Samer Abu Daqqa loved being a journalist. A cameraman for over 20 years with Al Jazeera, Abu Daqqa, 45, had covered at least seven wars. Israel’s war on Gaza, however, would turn out to be his last.
While covering an air strike at a United Nations–run school on December 15, Israeli forces shot Abu Daqqa. Intense shelling prevented an ambulance from reaching him—three paramedics were killed trying to get to the area—and he was left to bleed for over five hours, succumbing to his injuries just as the Palestinian Health Ministry got approval from the Israeli military to retrieve him. In the end, they brought his body to the hospital, where his family said goodbye. Medical workers removed his bloodied press vest and helmet, which were placed over his body at his funeral.

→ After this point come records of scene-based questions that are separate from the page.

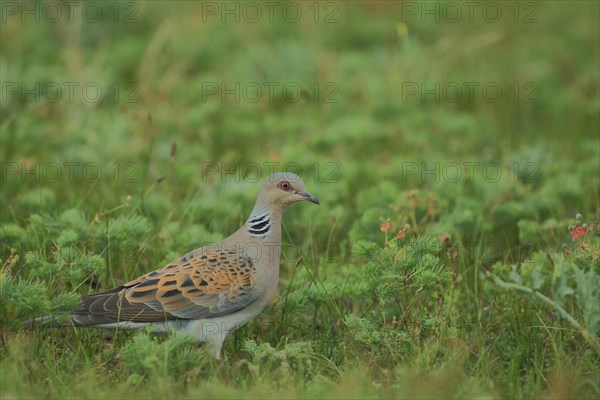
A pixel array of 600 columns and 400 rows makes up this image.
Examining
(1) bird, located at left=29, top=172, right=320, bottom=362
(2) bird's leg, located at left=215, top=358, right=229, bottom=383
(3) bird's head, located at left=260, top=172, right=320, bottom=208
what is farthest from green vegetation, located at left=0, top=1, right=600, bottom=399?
(3) bird's head, located at left=260, top=172, right=320, bottom=208

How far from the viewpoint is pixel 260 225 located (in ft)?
20.0

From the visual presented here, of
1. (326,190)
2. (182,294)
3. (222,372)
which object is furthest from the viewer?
(326,190)

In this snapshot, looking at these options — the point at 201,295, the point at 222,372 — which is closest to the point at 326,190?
the point at 201,295

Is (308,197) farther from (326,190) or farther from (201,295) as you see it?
(326,190)

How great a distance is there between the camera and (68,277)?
5.82 meters

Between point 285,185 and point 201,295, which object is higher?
point 285,185

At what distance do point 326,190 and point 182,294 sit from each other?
2.43 m

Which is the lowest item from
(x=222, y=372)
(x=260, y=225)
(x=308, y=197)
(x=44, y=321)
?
(x=222, y=372)

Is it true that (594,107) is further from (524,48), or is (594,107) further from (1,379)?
(1,379)

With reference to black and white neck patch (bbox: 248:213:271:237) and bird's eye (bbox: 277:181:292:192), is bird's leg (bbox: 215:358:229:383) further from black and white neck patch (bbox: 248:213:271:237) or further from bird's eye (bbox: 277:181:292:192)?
bird's eye (bbox: 277:181:292:192)

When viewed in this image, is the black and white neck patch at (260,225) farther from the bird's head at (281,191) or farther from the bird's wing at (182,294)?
the bird's wing at (182,294)

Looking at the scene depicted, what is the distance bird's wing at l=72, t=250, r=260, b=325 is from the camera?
5.57 metres

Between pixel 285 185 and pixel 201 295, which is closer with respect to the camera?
pixel 201 295

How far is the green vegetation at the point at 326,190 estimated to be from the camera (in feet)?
17.2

Since the beginning of Israel’s war on Gaza, which has now killed more than 20,000 Palestinians, journalists have been on the front lines, both as witnesses and victims. For more than two months, as Israel has rained bombs on Gaza, they have rushed from refugee camps to hospitals, and from hospitals to schools and back, trying to stay safe while covering what they describe as their own genocide. According to the Committee to Protect Journalists, 68 journalists have been killed in Gaza, Israel, and Lebanon since October 7, making this the deadliest conflict since the CPJ began tallying press fatalities. The International Federation of Journalists estimates that at least 66 journalists have been killed in Gaza alone. Many have also lost their families. On October 26, Ahmed Abu Artema, a contributor to The Nation as well as a poet and activist, was seriously injured and lost his young son when Israel bombed his father’s house.

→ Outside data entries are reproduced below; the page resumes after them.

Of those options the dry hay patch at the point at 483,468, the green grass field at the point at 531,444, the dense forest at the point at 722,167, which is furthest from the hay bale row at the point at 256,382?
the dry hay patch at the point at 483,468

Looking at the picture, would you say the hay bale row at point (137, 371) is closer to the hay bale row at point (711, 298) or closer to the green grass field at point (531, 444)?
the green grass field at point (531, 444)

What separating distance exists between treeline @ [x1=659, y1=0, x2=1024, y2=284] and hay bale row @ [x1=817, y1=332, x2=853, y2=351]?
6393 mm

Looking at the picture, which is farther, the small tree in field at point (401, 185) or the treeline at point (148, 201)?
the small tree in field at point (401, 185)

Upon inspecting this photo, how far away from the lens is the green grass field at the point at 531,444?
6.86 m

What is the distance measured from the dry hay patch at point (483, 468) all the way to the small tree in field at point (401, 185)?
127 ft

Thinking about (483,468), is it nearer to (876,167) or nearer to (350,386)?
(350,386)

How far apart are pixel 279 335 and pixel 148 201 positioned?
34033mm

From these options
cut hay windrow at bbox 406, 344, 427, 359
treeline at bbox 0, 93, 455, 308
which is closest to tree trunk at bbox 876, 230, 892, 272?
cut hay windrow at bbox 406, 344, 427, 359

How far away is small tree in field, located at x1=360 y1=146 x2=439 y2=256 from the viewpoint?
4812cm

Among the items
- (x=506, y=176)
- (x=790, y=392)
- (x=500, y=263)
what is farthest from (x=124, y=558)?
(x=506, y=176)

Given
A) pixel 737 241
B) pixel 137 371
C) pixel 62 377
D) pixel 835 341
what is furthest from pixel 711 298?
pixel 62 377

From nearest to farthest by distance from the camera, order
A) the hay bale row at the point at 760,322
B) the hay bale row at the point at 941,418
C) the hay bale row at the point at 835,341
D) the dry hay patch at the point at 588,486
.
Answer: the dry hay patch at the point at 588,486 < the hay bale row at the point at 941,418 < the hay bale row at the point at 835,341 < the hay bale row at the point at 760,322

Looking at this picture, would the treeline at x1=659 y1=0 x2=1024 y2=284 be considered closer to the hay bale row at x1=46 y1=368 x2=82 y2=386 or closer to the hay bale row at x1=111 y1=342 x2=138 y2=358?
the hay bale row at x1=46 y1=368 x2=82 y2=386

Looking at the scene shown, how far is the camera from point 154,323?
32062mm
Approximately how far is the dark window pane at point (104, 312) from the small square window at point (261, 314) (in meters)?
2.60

“What is happening now is unprecedented,” said Sherif Mansour, the Middle East and North Africa program coordinator at the CPJ. In 2022, the CPJ reported that a total of 68 journalists and media workers were killed worldwide; Gaza reached that number in just over two months.
Journalists, said Mansour, “are the ones on the front lines and they are the ones we need the most, but they are also the most vulnerable.”
It’s hard to overestimate the importance of the Palestinian journalists in Gaza right now. They, after all, are the only ones who have been reporting from the Strip since Israel instituted a total siege on October 9 and banned foreign press from entering. Their work has been essential and their commitment unceasing; yet, as the weeks have passed, the mounting challenges of reporting have meant that the world outside of Gaza is getting only a fraction of the story. Even social media has offered only a partial solution, as many of the platforms regularly censor Palestinian voices.
By far, the biggest challenge for journalists is simply staying alive. [Continue reading…]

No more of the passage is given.